__Work task__. Among the entries below, how many lines include "calculated"? Answer with the number only.

Data items:

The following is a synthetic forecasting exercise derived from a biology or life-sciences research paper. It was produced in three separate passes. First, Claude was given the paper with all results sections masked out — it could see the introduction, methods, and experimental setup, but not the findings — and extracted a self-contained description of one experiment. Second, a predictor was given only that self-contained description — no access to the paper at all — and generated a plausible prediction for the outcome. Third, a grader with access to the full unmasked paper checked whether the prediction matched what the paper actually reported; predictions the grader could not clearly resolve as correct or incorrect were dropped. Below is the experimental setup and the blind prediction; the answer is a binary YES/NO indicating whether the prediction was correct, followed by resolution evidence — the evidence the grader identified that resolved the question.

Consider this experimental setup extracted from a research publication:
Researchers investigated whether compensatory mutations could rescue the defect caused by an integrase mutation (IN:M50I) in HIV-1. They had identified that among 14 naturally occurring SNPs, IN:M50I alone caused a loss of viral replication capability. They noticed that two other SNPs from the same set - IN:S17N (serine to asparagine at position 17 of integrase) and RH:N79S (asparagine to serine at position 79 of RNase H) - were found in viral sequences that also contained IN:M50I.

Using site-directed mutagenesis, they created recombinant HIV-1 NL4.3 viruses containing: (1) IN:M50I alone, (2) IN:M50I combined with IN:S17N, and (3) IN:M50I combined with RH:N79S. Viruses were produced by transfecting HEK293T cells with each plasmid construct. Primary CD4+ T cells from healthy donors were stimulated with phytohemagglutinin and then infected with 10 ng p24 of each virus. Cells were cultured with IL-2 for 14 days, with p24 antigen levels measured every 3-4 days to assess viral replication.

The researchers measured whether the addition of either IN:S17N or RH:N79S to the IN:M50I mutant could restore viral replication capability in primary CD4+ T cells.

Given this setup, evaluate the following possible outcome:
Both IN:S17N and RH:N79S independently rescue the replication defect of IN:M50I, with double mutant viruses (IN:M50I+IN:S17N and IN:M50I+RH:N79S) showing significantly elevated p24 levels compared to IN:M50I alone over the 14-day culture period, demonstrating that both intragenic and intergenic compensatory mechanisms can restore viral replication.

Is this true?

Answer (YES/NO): YES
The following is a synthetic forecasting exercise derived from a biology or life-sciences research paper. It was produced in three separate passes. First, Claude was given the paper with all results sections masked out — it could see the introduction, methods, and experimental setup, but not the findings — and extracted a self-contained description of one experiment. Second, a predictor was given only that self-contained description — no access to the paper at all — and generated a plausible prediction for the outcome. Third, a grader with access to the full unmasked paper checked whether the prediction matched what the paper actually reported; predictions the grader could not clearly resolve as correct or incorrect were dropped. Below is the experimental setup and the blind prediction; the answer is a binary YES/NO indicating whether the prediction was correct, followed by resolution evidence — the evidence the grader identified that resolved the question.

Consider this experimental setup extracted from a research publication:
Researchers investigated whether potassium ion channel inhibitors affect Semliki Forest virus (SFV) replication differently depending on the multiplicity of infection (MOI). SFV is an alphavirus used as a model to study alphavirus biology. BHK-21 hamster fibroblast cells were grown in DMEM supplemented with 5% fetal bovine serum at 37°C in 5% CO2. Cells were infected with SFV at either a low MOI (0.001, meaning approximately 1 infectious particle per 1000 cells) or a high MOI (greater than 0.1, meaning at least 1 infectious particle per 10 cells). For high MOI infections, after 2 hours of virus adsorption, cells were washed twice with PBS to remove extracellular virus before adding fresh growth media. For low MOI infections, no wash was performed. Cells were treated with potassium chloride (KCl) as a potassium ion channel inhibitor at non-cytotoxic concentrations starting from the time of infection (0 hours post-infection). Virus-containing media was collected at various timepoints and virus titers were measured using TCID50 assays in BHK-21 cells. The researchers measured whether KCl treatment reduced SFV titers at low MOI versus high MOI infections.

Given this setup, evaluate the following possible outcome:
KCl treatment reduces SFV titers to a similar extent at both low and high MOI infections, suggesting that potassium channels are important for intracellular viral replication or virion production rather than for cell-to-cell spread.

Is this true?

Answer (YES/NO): NO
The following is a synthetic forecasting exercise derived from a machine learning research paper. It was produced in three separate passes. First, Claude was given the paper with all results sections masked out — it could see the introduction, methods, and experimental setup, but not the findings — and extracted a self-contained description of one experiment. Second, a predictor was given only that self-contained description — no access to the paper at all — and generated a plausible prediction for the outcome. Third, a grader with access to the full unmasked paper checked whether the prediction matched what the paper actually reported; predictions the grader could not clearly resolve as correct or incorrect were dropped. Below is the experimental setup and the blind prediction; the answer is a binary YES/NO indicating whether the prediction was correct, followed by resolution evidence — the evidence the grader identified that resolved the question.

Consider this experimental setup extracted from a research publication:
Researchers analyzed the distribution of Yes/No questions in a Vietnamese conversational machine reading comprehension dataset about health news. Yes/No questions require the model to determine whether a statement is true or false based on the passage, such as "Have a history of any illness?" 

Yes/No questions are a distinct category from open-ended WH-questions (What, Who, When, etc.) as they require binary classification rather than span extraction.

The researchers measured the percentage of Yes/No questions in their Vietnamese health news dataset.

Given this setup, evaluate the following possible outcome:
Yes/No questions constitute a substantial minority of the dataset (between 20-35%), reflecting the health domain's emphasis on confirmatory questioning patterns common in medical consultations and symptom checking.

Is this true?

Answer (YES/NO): NO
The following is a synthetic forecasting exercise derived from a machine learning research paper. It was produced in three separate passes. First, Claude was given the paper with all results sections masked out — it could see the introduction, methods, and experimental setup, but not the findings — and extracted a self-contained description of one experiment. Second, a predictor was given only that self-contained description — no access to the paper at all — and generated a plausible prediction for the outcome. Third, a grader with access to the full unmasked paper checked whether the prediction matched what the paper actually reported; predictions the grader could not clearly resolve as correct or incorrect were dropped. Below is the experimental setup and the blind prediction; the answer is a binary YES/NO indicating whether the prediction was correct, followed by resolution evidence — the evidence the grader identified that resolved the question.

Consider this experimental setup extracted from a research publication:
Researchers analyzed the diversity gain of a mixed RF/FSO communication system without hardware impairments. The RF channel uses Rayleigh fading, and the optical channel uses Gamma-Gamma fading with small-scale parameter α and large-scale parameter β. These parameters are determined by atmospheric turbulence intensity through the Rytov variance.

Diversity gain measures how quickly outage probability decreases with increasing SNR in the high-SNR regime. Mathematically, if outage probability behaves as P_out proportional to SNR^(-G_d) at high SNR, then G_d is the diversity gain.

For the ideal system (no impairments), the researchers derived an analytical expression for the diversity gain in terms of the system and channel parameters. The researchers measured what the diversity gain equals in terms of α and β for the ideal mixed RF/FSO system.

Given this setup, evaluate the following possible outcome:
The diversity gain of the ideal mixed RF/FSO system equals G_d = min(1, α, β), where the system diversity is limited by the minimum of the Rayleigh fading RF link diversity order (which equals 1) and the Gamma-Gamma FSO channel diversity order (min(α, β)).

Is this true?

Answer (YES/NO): NO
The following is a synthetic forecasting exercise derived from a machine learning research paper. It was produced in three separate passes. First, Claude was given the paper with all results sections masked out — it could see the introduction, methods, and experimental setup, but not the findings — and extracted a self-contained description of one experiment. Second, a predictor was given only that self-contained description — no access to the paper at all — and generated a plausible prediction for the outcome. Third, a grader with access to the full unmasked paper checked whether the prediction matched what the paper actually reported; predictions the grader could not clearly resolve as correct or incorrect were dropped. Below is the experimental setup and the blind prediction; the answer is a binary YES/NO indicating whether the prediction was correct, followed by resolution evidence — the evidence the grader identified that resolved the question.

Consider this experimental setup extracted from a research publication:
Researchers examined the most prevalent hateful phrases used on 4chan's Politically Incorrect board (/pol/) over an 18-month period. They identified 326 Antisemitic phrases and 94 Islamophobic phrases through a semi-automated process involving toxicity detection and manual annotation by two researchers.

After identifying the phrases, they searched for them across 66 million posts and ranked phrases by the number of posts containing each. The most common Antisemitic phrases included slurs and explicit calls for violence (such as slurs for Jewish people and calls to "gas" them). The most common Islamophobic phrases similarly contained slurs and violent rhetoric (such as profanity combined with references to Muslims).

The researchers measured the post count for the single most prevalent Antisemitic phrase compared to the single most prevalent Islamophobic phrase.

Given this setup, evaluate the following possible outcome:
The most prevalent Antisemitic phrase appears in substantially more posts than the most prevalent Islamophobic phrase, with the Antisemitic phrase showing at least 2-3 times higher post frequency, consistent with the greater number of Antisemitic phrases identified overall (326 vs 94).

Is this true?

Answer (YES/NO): YES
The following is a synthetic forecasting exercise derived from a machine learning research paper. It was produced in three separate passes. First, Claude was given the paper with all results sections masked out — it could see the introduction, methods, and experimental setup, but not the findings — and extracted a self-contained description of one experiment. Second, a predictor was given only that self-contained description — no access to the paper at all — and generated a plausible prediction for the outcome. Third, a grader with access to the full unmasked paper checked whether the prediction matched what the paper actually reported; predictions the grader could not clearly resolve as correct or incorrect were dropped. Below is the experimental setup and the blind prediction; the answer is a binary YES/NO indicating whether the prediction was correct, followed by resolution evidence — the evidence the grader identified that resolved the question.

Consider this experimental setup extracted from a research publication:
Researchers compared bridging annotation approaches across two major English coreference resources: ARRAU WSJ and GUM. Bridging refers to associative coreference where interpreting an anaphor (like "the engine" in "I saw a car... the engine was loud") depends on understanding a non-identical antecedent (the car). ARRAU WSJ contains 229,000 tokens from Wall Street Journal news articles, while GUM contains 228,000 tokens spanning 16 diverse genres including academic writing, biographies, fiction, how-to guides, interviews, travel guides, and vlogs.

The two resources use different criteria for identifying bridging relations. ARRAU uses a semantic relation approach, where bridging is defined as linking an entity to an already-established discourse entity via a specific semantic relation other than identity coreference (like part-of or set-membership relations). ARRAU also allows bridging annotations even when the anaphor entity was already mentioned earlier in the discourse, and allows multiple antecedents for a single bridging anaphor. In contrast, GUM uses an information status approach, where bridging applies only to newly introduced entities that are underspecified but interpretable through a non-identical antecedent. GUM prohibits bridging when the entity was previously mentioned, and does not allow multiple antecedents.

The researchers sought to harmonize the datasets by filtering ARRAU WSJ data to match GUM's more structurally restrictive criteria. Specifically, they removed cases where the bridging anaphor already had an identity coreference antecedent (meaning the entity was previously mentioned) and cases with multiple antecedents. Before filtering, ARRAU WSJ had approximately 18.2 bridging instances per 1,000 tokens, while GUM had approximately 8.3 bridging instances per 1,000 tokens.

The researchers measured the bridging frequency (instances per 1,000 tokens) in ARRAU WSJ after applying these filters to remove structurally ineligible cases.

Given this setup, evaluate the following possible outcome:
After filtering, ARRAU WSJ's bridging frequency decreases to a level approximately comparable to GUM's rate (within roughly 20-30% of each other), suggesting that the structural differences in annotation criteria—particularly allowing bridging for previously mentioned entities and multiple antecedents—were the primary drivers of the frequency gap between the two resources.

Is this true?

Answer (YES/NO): NO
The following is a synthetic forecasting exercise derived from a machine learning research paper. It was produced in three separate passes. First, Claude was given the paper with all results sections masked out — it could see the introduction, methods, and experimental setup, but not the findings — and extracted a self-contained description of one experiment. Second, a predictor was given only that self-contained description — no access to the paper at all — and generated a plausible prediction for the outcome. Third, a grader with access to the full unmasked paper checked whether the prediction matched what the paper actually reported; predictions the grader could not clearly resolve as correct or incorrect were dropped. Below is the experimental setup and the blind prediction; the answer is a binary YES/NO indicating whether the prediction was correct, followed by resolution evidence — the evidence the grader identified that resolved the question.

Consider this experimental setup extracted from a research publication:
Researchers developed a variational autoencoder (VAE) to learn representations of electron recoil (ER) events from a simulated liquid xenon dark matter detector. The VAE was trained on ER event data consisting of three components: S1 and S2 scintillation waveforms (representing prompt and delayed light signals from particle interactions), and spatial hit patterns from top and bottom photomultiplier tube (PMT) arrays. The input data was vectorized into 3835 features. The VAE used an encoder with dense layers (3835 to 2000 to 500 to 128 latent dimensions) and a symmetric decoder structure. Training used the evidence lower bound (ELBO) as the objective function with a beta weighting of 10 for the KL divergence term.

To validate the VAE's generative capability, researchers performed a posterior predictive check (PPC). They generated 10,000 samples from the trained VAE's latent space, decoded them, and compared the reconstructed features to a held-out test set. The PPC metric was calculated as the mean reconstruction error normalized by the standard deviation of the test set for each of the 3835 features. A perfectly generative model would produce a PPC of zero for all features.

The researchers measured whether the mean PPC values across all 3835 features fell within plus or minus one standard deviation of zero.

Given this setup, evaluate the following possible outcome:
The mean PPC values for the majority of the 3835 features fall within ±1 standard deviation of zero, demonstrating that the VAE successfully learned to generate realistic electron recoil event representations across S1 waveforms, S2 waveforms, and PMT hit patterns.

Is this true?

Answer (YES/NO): YES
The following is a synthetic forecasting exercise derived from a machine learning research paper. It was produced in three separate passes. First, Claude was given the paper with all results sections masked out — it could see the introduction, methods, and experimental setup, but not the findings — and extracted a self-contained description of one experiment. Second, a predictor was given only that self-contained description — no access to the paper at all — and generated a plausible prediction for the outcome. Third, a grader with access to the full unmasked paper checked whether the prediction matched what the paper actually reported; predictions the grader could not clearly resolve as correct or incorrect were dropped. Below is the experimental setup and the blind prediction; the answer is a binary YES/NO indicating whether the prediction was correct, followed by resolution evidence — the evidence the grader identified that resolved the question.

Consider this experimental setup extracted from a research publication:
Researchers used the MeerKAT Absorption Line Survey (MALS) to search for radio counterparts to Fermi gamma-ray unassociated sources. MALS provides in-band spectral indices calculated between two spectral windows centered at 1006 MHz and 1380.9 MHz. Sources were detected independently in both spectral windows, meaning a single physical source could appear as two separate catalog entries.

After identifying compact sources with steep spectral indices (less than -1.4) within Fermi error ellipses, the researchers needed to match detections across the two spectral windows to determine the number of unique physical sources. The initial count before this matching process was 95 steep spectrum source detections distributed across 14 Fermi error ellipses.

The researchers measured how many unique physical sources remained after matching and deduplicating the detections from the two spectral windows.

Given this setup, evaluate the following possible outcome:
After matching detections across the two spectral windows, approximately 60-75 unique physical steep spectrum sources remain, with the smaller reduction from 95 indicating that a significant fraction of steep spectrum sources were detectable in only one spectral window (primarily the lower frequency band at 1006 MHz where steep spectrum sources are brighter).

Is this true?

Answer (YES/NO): NO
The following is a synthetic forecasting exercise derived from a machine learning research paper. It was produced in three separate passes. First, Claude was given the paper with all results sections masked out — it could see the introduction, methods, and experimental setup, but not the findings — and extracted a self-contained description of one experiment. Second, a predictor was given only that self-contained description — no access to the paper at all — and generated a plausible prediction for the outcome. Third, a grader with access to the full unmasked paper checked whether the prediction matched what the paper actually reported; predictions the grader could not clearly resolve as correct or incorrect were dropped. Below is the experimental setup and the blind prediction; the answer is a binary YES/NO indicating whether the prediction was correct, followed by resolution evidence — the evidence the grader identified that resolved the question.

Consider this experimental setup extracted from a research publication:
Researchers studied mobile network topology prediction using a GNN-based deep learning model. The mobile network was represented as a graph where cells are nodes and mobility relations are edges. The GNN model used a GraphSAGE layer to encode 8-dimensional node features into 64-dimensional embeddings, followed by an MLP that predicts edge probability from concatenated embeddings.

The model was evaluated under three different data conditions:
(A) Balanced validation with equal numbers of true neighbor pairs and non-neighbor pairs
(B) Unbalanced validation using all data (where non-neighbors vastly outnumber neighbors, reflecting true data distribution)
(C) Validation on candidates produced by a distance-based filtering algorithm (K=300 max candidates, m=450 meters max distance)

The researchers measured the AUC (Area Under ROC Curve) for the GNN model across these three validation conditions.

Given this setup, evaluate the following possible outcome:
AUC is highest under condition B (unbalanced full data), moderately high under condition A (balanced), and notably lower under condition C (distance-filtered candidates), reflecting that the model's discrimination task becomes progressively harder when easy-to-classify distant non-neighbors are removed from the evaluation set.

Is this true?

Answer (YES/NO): NO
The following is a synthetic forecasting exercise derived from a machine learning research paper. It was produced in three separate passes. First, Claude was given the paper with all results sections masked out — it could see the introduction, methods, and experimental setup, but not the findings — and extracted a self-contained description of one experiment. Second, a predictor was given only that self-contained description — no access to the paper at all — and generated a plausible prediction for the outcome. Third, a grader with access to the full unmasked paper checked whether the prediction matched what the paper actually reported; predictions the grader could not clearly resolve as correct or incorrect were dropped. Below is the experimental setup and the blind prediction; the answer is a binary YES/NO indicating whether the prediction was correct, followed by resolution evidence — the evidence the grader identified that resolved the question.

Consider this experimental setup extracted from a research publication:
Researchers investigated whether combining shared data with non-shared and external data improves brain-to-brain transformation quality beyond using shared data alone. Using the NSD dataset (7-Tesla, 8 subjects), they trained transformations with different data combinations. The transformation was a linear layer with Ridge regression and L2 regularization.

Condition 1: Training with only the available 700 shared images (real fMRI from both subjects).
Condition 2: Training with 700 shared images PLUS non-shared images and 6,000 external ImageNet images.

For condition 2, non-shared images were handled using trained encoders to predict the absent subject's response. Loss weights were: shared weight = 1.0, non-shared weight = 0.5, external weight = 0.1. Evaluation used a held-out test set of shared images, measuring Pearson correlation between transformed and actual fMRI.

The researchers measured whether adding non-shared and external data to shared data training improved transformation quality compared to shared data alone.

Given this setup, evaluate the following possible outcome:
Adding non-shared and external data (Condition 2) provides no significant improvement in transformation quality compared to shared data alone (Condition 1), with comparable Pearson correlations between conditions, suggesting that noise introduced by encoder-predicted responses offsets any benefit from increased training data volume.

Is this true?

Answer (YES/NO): NO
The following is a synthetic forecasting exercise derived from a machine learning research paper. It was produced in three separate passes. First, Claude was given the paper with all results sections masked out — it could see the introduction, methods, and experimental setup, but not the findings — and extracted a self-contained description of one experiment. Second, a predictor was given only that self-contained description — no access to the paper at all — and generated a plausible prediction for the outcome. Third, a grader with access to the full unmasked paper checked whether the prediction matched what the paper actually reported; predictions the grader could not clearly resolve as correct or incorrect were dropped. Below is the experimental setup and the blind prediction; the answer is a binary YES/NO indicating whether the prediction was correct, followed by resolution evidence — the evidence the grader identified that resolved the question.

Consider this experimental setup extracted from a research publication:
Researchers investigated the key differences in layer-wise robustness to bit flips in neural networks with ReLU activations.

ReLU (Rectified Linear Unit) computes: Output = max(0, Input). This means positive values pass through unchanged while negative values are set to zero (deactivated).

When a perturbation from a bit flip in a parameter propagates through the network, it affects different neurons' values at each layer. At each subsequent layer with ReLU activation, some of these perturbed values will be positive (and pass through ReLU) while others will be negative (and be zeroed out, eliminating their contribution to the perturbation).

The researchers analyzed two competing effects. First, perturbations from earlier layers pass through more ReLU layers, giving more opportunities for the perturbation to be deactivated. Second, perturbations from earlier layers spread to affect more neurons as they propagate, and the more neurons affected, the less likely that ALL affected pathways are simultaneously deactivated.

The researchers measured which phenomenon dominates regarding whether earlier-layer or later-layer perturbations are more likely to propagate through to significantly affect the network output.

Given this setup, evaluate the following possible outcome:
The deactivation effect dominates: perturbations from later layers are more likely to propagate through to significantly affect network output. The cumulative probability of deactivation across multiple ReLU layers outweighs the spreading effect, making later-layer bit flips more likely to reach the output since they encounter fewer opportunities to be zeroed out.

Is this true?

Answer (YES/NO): NO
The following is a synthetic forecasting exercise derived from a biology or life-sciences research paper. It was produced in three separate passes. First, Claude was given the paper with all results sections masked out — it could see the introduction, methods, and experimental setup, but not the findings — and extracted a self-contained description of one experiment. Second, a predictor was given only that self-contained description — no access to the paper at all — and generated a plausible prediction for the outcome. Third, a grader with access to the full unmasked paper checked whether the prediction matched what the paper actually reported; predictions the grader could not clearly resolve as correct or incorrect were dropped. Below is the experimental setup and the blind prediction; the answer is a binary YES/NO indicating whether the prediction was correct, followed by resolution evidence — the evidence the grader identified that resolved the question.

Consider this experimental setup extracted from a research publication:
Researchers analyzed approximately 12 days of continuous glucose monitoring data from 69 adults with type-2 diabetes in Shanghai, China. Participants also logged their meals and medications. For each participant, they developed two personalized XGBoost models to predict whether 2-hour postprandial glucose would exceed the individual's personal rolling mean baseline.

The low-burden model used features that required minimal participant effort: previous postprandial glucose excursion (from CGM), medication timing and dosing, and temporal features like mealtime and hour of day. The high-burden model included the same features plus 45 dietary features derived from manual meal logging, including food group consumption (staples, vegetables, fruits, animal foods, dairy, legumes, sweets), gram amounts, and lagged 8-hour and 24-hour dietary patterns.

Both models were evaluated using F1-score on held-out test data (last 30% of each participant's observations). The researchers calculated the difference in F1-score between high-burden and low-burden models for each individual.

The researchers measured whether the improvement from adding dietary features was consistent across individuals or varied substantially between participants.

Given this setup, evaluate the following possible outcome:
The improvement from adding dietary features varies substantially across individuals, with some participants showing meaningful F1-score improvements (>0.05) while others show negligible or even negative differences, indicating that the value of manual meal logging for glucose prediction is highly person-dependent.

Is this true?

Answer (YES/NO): YES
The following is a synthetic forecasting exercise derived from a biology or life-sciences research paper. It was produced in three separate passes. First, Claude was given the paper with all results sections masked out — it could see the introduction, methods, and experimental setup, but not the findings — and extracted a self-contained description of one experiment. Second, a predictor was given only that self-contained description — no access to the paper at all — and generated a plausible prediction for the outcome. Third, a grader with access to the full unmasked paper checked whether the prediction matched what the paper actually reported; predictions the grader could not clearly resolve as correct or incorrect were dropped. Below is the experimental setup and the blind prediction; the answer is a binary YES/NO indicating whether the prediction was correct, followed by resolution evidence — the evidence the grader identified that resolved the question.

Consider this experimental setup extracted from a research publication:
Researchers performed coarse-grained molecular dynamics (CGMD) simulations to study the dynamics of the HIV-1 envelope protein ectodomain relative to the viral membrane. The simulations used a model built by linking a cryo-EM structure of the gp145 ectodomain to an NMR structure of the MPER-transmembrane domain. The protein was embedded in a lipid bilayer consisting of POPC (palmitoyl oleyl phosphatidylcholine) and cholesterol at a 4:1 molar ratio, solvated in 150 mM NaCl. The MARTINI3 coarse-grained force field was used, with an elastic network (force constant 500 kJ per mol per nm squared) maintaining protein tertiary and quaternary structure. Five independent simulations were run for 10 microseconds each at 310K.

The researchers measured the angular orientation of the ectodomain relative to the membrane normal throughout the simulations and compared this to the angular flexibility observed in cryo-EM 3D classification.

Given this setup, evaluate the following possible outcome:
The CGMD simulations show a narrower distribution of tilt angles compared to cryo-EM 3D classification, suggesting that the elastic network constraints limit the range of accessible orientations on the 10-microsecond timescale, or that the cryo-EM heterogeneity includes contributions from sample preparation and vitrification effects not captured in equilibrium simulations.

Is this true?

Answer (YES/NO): NO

__Problem solution__. 3